Selected extract –
## begin

Vetted, authenticated CAN bus communication library

A secure CAN bus communication library

vatiCAN, short for vetted, authenticated CAN bus, is a software library designed as a software-only drop-in replacement for electronic control units (ECUs) for cars.

Status Quo

In recent years, several attacks have impressively demonstrated that the software running on embedded controllers in cars can be successfully exploited – often even remotely. The fact that components that were hitherto purely mechanical, such as connections to the brakes, throttle, and steering wheel, have been computerized makes digital exploits life-threatening. Because of the interconnectedness of sensors, controllers and actuators, any compromised controller can impersonate any other controller by mimicking its control messages, thus effectively depriving the driver of his control.

The fact that carmakers develop vehicles in evolutionary steps rather than as revolution, has led us to propose a backward-compatible authentication mechanism for the widely used CAN vehicle communication bus. VatiCAN allows recipients of a message to verify its authenticity via HMACs, while not changing CAN messages for legacy, non-critical components.

## end

In the text about the vatiCAN library, what does the name vatiCAN stand for? Rely only on the text about the vatiCAN library.

Supplied material –
## begin

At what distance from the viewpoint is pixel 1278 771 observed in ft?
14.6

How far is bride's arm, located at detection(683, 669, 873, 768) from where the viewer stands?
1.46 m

## end

The solution – Vetted, authenticated CAN bus.